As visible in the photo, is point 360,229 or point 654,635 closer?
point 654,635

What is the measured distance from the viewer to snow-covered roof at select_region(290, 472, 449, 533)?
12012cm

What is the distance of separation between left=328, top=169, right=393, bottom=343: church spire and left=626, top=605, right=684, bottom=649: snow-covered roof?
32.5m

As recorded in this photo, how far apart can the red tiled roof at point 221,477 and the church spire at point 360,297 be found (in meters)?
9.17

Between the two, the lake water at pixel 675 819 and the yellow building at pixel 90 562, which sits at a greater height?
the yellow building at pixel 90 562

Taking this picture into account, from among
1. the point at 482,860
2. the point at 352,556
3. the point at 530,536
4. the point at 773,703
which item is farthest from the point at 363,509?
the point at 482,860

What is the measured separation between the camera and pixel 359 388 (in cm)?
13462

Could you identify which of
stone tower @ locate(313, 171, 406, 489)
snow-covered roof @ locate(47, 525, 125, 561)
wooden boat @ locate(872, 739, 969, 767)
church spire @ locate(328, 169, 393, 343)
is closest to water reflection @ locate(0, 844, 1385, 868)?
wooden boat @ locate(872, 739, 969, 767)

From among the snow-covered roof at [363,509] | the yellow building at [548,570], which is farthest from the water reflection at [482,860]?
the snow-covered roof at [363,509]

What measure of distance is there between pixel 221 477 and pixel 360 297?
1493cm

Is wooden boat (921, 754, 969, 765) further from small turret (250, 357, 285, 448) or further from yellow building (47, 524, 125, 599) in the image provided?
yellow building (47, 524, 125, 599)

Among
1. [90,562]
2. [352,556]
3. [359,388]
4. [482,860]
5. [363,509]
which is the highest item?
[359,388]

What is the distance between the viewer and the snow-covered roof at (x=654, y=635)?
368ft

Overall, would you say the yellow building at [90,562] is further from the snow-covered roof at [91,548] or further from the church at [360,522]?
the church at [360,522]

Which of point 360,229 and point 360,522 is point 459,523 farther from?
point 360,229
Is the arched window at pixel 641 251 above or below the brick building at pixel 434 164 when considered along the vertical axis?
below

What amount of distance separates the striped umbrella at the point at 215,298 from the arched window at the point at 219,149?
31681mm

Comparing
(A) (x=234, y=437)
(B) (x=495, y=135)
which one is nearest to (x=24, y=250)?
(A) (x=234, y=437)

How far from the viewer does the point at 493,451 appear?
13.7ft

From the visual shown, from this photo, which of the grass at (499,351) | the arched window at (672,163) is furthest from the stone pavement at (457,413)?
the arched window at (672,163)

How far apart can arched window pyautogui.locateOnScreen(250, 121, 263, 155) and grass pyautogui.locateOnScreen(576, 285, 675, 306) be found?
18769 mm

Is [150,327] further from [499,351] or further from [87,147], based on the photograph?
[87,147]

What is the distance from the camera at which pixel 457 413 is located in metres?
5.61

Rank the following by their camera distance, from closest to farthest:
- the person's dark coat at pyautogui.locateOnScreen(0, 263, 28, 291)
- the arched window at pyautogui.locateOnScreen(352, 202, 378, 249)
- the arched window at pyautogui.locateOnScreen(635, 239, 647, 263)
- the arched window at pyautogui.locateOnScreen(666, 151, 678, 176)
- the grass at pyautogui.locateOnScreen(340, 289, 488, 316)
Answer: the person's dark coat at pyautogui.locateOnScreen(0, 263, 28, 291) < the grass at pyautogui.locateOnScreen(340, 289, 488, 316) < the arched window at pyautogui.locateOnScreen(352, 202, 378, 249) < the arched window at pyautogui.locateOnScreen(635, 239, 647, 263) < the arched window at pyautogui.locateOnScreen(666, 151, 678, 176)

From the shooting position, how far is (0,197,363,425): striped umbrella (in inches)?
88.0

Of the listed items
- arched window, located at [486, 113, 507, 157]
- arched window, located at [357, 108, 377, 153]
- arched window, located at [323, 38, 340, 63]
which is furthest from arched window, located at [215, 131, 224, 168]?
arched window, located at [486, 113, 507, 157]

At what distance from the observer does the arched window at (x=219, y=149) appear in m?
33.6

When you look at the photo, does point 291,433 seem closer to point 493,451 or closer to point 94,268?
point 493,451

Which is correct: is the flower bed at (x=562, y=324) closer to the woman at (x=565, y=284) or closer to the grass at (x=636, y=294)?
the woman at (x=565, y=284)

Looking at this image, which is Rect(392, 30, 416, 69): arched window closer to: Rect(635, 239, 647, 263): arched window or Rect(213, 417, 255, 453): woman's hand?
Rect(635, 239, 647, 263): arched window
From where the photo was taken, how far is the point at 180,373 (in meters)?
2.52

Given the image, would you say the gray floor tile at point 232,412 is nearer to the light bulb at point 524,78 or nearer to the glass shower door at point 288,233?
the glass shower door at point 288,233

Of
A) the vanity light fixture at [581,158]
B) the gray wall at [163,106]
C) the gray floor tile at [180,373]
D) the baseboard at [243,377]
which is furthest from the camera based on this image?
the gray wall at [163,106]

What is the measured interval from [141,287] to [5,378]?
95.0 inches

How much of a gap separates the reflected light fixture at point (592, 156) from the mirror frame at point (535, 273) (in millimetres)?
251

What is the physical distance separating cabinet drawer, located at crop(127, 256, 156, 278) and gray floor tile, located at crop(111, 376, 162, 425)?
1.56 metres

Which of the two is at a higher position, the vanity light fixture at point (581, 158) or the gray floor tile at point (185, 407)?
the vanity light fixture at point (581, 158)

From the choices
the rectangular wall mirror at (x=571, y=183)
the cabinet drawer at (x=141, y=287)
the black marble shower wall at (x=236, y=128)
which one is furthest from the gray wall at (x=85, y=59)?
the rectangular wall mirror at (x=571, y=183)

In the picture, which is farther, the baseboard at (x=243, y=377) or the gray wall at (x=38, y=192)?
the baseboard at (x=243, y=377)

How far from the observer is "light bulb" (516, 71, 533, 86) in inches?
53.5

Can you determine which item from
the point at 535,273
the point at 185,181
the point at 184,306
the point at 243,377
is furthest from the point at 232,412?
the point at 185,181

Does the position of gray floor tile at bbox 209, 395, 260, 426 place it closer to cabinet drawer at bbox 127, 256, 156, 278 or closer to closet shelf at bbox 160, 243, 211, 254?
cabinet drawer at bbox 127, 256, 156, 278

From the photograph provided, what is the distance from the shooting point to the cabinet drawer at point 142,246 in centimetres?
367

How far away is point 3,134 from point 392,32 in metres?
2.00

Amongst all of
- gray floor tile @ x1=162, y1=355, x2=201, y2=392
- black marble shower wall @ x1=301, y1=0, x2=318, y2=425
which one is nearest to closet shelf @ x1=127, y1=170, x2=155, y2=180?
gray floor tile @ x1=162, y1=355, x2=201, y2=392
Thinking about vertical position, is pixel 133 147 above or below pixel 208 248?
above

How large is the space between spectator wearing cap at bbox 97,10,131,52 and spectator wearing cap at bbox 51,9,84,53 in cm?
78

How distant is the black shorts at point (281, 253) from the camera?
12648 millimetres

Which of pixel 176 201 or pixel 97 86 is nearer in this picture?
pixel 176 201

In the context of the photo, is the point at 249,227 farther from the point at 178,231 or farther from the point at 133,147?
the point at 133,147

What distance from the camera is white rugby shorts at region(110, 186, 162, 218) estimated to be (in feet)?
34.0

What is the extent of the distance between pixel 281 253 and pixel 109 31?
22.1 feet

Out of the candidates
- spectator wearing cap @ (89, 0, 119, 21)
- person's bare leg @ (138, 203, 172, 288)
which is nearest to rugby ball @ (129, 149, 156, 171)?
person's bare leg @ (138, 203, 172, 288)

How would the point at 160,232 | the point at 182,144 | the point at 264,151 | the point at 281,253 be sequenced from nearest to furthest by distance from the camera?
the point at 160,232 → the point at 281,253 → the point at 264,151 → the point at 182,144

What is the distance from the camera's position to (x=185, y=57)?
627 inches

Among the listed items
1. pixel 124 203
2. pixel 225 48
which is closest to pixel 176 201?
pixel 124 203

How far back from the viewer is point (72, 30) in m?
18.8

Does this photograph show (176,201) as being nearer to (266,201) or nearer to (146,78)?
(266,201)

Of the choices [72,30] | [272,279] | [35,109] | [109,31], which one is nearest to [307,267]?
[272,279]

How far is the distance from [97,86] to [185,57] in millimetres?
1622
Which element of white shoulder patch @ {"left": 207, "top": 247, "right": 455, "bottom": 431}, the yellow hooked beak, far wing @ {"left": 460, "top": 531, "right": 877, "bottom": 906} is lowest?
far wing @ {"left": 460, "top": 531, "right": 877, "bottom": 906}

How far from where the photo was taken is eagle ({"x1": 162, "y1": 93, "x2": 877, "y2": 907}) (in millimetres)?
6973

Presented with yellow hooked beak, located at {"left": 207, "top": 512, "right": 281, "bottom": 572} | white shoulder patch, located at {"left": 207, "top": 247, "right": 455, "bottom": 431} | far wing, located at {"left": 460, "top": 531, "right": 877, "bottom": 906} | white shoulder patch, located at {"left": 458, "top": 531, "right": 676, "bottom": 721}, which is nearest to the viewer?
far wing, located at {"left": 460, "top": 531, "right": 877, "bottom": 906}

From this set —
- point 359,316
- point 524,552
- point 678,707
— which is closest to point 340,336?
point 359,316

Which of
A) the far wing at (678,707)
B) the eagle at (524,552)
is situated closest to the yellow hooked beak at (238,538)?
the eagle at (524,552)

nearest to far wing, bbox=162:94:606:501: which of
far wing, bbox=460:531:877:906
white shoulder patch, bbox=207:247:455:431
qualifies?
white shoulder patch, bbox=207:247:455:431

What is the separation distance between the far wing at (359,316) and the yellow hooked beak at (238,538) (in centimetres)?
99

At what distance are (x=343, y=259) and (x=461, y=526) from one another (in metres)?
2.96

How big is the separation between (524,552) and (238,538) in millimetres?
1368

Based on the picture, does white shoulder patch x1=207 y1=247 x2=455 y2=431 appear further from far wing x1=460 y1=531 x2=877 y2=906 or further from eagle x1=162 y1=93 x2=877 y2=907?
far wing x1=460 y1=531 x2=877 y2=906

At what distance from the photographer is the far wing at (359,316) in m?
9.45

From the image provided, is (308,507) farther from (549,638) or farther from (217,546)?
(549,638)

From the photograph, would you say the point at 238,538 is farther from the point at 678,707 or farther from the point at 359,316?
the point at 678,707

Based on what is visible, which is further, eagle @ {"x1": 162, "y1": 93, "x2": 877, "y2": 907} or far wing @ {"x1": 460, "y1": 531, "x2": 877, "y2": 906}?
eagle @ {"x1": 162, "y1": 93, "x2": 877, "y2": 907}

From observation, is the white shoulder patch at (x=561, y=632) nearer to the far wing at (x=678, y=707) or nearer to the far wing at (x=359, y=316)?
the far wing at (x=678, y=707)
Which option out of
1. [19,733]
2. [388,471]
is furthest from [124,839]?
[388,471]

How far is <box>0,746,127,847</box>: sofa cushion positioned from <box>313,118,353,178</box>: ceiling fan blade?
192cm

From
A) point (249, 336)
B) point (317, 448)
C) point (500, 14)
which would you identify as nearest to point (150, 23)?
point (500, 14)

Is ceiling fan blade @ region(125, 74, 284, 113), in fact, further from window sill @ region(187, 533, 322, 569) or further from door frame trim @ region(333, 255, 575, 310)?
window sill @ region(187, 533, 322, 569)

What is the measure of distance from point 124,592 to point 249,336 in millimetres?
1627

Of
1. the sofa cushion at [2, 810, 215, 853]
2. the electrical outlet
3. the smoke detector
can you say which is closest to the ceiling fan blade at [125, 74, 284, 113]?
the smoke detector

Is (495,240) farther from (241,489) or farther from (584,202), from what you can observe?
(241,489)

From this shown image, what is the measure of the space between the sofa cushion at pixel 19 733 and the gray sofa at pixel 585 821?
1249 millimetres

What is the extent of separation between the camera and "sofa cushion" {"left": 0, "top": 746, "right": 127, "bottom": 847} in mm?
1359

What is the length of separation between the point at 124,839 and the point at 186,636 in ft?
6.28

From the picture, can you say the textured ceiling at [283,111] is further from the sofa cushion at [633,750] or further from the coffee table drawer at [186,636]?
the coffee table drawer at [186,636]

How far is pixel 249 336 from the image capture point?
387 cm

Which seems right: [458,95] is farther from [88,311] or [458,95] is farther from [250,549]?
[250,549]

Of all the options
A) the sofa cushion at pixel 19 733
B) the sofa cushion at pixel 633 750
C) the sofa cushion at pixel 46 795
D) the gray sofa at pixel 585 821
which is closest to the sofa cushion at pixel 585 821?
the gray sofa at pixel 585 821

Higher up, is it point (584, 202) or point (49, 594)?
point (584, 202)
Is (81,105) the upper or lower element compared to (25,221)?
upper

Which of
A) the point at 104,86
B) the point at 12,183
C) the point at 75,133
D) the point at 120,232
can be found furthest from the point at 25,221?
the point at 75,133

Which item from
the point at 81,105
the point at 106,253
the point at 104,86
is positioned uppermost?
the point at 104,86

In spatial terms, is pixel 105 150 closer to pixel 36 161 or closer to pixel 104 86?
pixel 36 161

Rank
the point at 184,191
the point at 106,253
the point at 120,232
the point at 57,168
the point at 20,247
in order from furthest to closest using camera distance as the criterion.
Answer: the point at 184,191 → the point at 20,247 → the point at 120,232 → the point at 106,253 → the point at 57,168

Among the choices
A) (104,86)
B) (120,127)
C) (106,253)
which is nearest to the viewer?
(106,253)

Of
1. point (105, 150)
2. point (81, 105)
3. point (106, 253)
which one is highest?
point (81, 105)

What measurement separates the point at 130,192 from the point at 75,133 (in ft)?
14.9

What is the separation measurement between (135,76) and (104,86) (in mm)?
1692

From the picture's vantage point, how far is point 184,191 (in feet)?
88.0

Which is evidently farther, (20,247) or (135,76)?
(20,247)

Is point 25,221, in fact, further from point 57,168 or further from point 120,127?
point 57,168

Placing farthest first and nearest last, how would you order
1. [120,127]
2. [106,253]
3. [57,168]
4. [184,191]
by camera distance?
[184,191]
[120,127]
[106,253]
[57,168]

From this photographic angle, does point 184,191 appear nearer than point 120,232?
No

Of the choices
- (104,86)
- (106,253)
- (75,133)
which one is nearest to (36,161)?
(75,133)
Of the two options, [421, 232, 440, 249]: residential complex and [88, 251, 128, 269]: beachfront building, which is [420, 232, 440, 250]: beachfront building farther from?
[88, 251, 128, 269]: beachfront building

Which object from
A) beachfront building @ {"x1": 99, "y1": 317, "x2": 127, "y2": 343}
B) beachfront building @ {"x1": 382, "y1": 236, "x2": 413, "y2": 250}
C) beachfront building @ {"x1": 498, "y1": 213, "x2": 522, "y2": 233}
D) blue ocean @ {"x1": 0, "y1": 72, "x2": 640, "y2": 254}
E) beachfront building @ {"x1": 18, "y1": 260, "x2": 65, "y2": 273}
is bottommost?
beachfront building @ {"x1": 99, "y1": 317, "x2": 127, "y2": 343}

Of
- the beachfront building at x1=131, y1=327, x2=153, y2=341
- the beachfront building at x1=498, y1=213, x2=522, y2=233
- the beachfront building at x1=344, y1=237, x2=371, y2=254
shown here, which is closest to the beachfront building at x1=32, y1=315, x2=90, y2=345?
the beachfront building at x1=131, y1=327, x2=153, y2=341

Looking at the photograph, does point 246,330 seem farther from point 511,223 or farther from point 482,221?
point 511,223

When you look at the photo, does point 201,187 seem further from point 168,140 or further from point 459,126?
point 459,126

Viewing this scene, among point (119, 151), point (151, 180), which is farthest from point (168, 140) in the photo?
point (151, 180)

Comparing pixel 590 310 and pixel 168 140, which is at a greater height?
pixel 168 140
▬▬▬
Your task is to return, exactly and on their own, the lines from the one containing "What measurement separates" through the last line of the listing.

_Output_
What measurement separates the point at 130,192 from the point at 75,133 (in ft)?
14.9

What is the separation measurement between (135,76) and (104,86) (in mm)?
1692

From the picture's vantage point, how far is point 184,191 (in feet)?
88.0

Which is evidently farther, (20,247) or (135,76)?
(20,247)

Is point 25,221, in fact, further from point 57,168 or further from point 120,127?
point 57,168

Placing farthest first and nearest last, how would you order
1. [120,127]
2. [106,253]
3. [57,168]
4. [184,191]
by camera distance?
[184,191]
[120,127]
[106,253]
[57,168]

From this photographic angle, does point 184,191 appear nearer than point 120,232?
No

Of the choices
- (104,86)
- (106,253)
- (75,133)
which one is nearest to (36,161)?
(75,133)
Of the two options, [421, 232, 440, 249]: residential complex and [88, 251, 128, 269]: beachfront building, which is [420, 232, 440, 250]: beachfront building farther from?
[88, 251, 128, 269]: beachfront building

Which object from
A) beachfront building @ {"x1": 99, "y1": 317, "x2": 127, "y2": 343}
B) beachfront building @ {"x1": 382, "y1": 236, "x2": 413, "y2": 250}
C) beachfront building @ {"x1": 498, "y1": 213, "x2": 522, "y2": 233}
D) blue ocean @ {"x1": 0, "y1": 72, "x2": 640, "y2": 254}
E) beachfront building @ {"x1": 18, "y1": 260, "x2": 65, "y2": 273}
is bottommost?
beachfront building @ {"x1": 99, "y1": 317, "x2": 127, "y2": 343}

Of
- the beachfront building at x1=131, y1=327, x2=153, y2=341
- the beachfront building at x1=498, y1=213, x2=522, y2=233
- the beachfront building at x1=344, y1=237, x2=371, y2=254
shown here, which is closest to the beachfront building at x1=32, y1=315, x2=90, y2=345?
the beachfront building at x1=131, y1=327, x2=153, y2=341

Looking at the photograph, does point 246,330 seem farther from point 511,223 or farther from point 482,221?
point 511,223

When you look at the photo, does point 201,187 seem further from point 168,140 or further from point 459,126?
point 459,126

Viewing this scene, among point (119, 151), point (151, 180), which is farthest from point (168, 140) in the photo?
point (151, 180)

Comparing pixel 590 310 and pixel 168 140, which is at a greater height?
pixel 168 140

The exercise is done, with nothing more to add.